Reading passage
(begin)

# <font color='red'>Chapter 5: Systematic Sampling</font>

## <font color='green'>5.1 Introduction to Systematic Sampling</font>

Systematic sampling is a method where elements are selected from the population at regular intervals, known as the **sampling interval**. This technique is especially useful when the population is large, and creating a random list for sampling is impractical.

### Key Characteristics:
- The population is arranged in an **ordered list**.
- A **random starting point** is selected.
- Every $ k^{th} $ element is included in the sample, where $ k $ is the sampling interval.


## <font color='green'>5.2 Sampling Interval ($ k $)</font>

### Formula:
The sampling interval, $ k $, is calculated as:
$$
k = \frac{N}{n}
$$
Where:
- $ N $: Total population size.
- $ n $: Desired sample size.


In [9]:
import pandas as pd

# Example population: List of 100 employees
population = [f"Employee_{i}" for i in range(1, 101)]

# Step 1: Define population size (N) and desired sample size (n)
N = len(population)  # Total population size
n = 10               # Desired sample size

# Step 2: Calculate sampling interval (k)
k = N // n

# Step 3: Select a random starting point (r)
import random
random.seed(42)  # For reproducibility
r = random.randint(1, k)

# Step 4: Generate the systematic sample
systematic_sample = [population[i] for i in range(r - 1, N, k)]

# Step 5: Output the selected sample
sample_df = pd.DataFrame(systematic_sample, columns=["Selected Employees"])
print(sample_df)

  Selected Employees
0         Employee_2
1        Employee_12
2        Employee_22
3        Employee_32
4        Employee_42
5        Employee_52
6        Employee_62
7        Employee_72
8        Employee_82
9        Employee_92


## <font color='green'>5.3 Steps in Systematic Sampling</font>

1. **Determine the Population Size** ($ N $): Count the total number of elements in the population.  
2. **Decide the Sample Size** ($ n $): Determine how many elements you need in your sample.  
3. **Calculate the Sampling Interval** ($ k $): Use the formula $ k = \frac{N}{n} $.  
4. **Select a Random Starting Point** ($ r $): Choose a random integer between 1 and $ k $.  
5. **Select Every $ k^{th} $ Element**: Start from $ r $ and include every $ k^{th} $ element until the sample size is met.


## <font color='green'>5.4 Advantages and Limitations</font>

### Advantages:
- **Simple and Quick**: Easy to implement compared to random sampling.  
- **Ensures Representation**: Useful when the population is evenly distributed.

(end)

Requirement
In the chapter on systematic sampling, what formula gives the sampling interval k?

Material supplied

(begin)

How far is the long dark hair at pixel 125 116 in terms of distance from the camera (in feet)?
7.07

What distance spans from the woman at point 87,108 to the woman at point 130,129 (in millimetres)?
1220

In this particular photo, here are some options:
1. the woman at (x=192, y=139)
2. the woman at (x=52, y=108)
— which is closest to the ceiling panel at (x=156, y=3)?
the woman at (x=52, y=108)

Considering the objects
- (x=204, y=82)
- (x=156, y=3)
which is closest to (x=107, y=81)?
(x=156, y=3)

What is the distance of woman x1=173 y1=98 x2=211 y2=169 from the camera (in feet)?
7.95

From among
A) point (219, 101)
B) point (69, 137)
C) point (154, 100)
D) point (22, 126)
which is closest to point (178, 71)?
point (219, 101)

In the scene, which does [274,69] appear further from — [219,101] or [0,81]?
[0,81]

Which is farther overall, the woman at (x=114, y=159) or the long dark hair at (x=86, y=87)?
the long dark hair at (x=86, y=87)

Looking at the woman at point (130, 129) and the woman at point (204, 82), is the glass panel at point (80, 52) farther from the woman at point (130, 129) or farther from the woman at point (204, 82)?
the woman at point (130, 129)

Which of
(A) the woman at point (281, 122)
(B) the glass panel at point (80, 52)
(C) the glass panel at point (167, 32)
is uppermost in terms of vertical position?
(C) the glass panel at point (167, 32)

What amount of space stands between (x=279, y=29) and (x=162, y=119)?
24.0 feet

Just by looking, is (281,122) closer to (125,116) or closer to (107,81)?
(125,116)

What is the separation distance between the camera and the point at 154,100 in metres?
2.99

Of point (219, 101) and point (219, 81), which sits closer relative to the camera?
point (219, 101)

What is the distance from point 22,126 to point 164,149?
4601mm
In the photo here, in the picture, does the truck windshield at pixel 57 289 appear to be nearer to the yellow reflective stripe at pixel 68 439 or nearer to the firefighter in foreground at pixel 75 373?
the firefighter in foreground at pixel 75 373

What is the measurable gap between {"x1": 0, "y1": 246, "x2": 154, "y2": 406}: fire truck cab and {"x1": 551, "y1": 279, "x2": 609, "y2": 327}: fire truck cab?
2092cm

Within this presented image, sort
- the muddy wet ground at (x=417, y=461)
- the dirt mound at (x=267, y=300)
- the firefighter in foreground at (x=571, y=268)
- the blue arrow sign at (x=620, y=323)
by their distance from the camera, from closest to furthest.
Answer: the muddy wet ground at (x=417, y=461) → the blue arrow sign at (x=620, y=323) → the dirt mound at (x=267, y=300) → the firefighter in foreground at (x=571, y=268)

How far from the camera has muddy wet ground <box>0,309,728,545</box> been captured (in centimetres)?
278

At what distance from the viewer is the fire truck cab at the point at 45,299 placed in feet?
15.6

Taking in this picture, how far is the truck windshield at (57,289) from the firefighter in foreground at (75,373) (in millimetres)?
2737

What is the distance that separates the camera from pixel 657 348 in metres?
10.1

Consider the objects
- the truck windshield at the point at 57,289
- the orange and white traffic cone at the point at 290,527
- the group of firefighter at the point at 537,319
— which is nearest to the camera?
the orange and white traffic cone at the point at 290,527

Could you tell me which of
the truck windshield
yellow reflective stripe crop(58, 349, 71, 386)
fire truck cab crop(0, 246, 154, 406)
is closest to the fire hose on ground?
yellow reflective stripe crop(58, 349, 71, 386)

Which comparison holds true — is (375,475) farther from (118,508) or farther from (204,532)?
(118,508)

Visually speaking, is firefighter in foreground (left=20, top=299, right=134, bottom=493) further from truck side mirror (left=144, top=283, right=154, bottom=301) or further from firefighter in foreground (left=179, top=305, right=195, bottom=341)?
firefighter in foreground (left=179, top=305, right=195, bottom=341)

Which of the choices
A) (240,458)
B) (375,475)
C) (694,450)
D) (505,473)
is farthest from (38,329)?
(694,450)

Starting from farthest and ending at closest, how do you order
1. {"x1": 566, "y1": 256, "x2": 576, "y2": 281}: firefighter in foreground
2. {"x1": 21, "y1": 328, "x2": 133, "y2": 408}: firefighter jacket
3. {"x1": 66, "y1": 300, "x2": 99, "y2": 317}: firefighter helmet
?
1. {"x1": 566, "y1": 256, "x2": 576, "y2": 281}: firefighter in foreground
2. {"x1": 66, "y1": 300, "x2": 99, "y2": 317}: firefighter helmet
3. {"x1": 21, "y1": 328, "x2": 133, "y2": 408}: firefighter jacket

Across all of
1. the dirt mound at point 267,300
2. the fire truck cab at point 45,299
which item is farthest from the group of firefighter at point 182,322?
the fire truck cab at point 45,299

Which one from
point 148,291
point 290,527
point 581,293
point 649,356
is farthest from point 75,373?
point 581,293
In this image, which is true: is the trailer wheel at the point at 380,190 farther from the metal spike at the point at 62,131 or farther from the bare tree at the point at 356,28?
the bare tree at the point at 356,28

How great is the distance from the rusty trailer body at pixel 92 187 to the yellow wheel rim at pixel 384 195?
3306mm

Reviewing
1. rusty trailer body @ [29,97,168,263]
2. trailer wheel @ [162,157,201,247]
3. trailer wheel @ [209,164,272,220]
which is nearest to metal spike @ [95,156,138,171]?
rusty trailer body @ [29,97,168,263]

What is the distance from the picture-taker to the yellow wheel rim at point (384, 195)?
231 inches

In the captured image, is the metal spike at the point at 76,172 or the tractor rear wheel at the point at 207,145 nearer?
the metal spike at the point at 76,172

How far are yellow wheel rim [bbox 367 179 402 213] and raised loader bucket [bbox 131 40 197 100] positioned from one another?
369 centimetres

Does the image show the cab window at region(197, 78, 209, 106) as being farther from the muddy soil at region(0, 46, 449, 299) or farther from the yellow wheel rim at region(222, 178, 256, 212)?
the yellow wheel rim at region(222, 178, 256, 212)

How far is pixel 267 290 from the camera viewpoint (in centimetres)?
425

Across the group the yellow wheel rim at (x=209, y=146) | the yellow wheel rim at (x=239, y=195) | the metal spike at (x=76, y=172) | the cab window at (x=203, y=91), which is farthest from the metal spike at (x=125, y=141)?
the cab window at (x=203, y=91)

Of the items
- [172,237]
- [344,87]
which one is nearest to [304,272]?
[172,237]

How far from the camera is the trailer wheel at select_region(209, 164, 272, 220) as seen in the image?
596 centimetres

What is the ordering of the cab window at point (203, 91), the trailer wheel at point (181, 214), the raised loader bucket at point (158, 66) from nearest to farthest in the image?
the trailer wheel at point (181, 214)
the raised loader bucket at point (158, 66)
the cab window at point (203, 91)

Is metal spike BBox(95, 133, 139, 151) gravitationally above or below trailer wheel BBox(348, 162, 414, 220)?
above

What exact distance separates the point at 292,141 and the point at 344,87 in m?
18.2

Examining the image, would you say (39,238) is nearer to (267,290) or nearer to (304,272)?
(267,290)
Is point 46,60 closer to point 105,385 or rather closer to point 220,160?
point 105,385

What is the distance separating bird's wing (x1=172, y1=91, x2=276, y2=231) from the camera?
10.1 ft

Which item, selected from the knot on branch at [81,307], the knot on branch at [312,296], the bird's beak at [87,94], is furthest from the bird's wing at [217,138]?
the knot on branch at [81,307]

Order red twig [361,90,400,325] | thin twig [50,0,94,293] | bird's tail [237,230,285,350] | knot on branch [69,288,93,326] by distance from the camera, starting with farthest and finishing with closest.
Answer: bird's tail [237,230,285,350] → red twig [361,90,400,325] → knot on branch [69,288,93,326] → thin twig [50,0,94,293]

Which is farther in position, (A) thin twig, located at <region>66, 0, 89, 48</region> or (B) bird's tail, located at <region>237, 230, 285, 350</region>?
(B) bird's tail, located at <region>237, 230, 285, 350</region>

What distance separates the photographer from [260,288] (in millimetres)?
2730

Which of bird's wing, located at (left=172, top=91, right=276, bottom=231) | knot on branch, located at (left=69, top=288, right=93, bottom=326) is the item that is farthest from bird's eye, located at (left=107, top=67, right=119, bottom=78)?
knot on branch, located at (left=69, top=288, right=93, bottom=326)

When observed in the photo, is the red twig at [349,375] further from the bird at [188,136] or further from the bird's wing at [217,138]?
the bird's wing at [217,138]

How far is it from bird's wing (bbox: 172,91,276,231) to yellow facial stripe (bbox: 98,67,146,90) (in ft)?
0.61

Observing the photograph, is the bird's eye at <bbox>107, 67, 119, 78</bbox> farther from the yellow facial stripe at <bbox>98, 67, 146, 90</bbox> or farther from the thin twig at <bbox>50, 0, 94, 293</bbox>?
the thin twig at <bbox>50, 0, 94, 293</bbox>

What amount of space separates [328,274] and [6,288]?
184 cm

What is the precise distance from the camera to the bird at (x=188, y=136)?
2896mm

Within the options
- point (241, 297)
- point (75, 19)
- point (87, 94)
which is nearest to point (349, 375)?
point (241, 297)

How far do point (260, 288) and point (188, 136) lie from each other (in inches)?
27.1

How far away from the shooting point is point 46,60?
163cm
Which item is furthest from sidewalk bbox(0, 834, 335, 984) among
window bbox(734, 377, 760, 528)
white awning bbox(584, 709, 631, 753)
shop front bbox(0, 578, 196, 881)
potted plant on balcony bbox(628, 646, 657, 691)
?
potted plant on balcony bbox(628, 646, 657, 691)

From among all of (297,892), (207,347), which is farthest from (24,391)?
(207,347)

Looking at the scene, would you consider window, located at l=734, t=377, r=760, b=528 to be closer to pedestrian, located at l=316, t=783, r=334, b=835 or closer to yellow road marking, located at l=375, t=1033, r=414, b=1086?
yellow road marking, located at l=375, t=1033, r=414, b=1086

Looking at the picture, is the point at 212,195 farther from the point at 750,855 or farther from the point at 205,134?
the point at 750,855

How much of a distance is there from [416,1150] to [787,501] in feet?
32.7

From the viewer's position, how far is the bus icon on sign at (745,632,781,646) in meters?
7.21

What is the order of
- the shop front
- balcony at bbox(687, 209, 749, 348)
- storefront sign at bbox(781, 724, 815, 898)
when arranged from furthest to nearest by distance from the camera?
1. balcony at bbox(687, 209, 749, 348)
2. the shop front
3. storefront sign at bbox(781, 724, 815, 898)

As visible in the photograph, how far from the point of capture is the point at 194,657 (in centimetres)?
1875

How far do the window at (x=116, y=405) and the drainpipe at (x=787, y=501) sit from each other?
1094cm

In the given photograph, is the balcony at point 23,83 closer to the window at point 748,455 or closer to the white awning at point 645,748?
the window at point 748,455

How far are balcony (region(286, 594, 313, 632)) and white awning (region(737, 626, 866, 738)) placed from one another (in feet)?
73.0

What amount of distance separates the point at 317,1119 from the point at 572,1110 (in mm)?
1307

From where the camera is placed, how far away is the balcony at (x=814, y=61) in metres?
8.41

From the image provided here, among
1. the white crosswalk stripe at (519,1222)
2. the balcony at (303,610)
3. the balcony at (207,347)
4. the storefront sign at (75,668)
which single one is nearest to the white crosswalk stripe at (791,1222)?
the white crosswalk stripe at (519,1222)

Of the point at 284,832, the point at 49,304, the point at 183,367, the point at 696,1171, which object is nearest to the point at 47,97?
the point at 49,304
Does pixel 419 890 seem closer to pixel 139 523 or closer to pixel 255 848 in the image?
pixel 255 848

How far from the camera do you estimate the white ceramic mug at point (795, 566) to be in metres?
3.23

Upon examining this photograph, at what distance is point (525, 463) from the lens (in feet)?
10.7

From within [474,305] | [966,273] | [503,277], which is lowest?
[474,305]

(end)

Result
The sampling interval is k = N/n, the total population size divided by the desired sample size.